Les députés d'opposition ont unanimement partagé cette analyse concernant le besoin de moyens supplémentaires. Ils n'ont toutefois pas partagé l'optimisme du garde des Sceaux concernant les premiers recrutements. "Les mesures éducatives ne seront pas appliquées, faute de moyens", a déploré Elsa Faucillon.

"La justice des mineurs est devenue inaudible à cause du manque de moyens et d'outils adaptés", a estimé pour sa part Antoine Savignat (Les Républicains).
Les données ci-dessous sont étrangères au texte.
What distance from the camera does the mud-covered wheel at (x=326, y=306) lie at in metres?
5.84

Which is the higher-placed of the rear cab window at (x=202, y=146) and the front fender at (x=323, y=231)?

Il a notamment fait part de ses craintes quant à la période transitoire qui va s'ouvrir à compter de l'application de la réforme, et qui va "être synonyme de surcroît d'activité tant pour résorber le stock que pour respecter les nouveaux délais."

"Intérêt supérieur"

Le fait que la réforme porte uniquement sur le volet pénal a par ailleurs été critiqué. La député communiste Marie-George Buffet a regretté que celle-ci ne consiste pas en la création d'un code de l'enfance regroupant dispositions pénales et civiles, qui aurait "réaffirmé dans le droit l'intérêt supérieur des enfants". Même tonalité du côté du groupe de La France insoumise et de la députée socialiste Cécile Untermaier, co-autrice d'un rapport d'information sur la justice des mineurs.

Lors de l'examen en commission, le rapporteur, Jean Terlier (La République en marche), avait rappelé que cette réforme constituait une première pierre nécessaire.

L'entrée en vigueur de l'ordonnance est prévue le 31 mars 2021, après un report de six mois dû au coronavirus.